# Porperty Lines question



## Paul905 (Jun 29, 2019)

Hello... I'm new here and I'm not even sure if I'm in the right place but I'm looking to get some help with regarding home porperty boundaries. For starter I live  in Brampton, Onatrio Canada . Can anyone direct me were I might get the help I need? I have a neighbor from hell that rents her home. I trying to get our fence redone since the fence is pretty much shot/finish. It hard to reach this owner since the renter are of no use either.  Any ways this spring we had soome bad storms causing are fence to collapse . I been trying to get it fixed but can't get the neighbor in on the repairs. So now I am left I assuming going to the city over it, yes ? Also, what I want is prove where my porperty boundaries are beforehand to be sure before I do anything, any help would be much appreciated, thanks

Oh, by the way if this is an none Canadian forum site please just delete my account. I believe I need to locate the correct area


----------



## Steve123 (Jun 30, 2019)

The city might have a survey on record for your property.     Sometimes they put iron pins in the ground to mark the property lines, and sometimes the pins are still there after the owners have finished their landscaping.    Worst case is you might have to hire a surveyor to mark the property line.   You may want to go to one or two of the bigger fence companies in your area and discuss this with them.     They must come across this all the time (although they likely leave it to the homeowner to define where they want their fence).


----------



## JoeD (Jun 30, 2019)

The only to be sure where the property line is located is a survey.


----------



## billshack (Jun 30, 2019)

On your deed you will have location plan . you should have one .
this is what they look like 

*Location plan*






A location plan is a supporting document that may be required by a planning authority as part of a planning application. This may be in addition to a site plan and/or a block plan.

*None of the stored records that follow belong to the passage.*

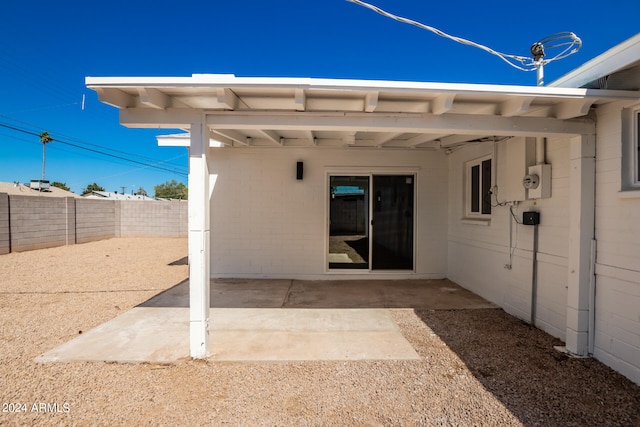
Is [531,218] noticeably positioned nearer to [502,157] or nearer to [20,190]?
[502,157]

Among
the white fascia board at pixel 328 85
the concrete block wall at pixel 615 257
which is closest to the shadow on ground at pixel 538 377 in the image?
the concrete block wall at pixel 615 257

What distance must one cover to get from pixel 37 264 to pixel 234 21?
24.8 ft

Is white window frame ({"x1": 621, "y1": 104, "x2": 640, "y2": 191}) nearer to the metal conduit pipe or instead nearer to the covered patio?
the covered patio

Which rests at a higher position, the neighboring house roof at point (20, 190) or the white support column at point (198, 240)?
the neighboring house roof at point (20, 190)

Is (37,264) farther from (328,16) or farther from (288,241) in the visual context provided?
(328,16)

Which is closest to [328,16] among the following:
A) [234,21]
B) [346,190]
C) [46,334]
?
[234,21]

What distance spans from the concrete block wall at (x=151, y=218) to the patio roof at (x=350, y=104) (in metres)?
11.9

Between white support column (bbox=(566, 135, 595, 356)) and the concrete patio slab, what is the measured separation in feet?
5.33

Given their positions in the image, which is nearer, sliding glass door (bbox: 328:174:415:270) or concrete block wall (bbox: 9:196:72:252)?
sliding glass door (bbox: 328:174:415:270)

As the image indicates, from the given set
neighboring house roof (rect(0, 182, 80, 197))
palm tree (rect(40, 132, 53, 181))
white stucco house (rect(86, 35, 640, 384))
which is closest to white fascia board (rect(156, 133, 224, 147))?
white stucco house (rect(86, 35, 640, 384))

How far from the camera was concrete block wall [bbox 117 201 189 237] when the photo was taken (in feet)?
46.0

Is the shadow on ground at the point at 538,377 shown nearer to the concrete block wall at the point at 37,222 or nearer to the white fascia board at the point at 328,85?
the white fascia board at the point at 328,85

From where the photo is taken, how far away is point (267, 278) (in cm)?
653

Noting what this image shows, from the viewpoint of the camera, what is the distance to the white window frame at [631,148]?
2.75 meters
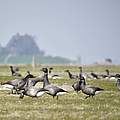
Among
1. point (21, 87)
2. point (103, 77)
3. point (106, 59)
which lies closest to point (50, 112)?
point (21, 87)

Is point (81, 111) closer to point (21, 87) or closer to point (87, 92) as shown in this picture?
point (87, 92)

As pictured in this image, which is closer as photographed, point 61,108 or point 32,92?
point 61,108

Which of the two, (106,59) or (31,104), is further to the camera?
(106,59)

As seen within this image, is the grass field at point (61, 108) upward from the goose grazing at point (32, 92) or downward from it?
downward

A location plan provides an illustration of the proposed development in its surrounding context. This enables the planning authority to properly identify the land to which the application refers, and is typically based on an up-to-date Ordnance Survey (or similar) map.

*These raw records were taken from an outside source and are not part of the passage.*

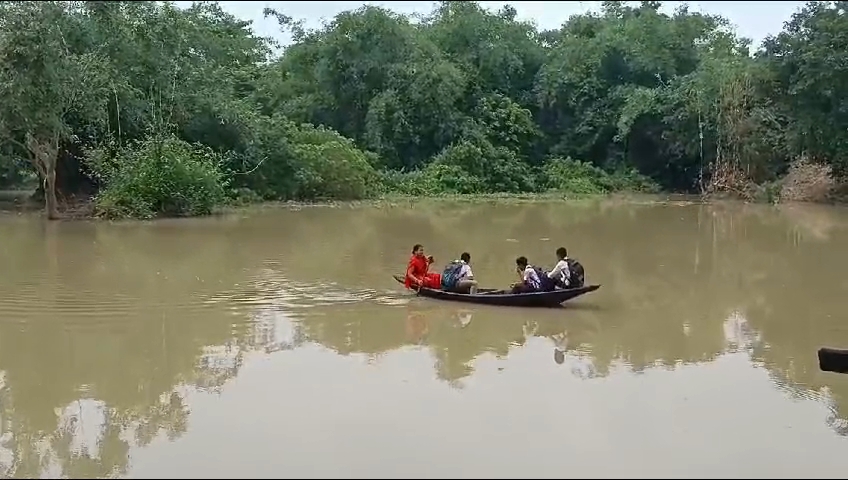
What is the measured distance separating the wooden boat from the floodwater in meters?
0.14

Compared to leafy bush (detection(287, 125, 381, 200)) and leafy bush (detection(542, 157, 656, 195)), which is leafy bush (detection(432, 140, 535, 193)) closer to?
leafy bush (detection(542, 157, 656, 195))

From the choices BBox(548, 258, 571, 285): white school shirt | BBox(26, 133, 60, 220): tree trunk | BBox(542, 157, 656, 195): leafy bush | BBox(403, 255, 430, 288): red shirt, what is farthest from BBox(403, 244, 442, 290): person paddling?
BBox(542, 157, 656, 195): leafy bush

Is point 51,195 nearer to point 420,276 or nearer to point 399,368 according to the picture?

A location plan should use an identified standard metric scale, typically 1:1250 or, for larger sites, 1:2500, and generally fits onto an A4 size sheet when printed. It is important that the plan indicates the direction of North, to make its orientation clear.

The plan will typically illustrate the following:


Roads and/or buildings on adjoining land.
The site boundaries.
Land necessary to carry out the proposed development (outlined in red).
Any other land owned by the developer that is close to or adjacent to the site (outlined in blue).
A location plan is different to a site plan which is specifically focused on providing more detail of the development within the site boundaries, or a block plan which may give a slightly wider illustration of the immediate area surrounding the site.


----------



## Rusty (Jun 30, 2019)

In the US, in many locations, there is a setback area from the road. Many places also have a height limit on fences, some even limit what kind. You need to talk to someone at your city government to find out what you can and can't do.


----------



## Paul905 (Jun 30, 2019)

Thank you everyone for all the info here. I will have to look things over once I view my  deed


----------



## slownsteady (Jun 30, 2019)

Once you determine where the property line is, then figure out who owns the current fence. If it's on your property, it is most likely your fence. A good general hint is if the posts on on your side of the fencing material, it is likely that it is yours. Even if it turns out that the fence is not yours, the simplest way to go is to put up your own fence regardless of the old fence. They can be as close to each other as the property line allows.


----------



## ajaynejr (Apr 24, 2021)

You will want to find out the property line because it is possible the old fence is not positioned correctly. If you go ahead and build the new fence and no one objects then the new fence might become the property line after so many years due to adverse possession (squatters' rights). You might lose (or gain) a few inches or even a few feet of land. Or if you got it wrong and only a short time later the neighbor proves the fence is on his land then you might have to move it or remove it/


----------



## Rusty (Apr 25, 2021)

Adverse possession usually only works if the "squatter" is paying the taxes on  it.


----------



## Guzzle (Nov 28, 2021)

I was arguing with the neighbor over the east property line that runs N-S.  Turns out there were two maps on file in the county, one contradicting the other.
The iron posts, by now two inches under the surface, resolved it.  Had to use a metal detector.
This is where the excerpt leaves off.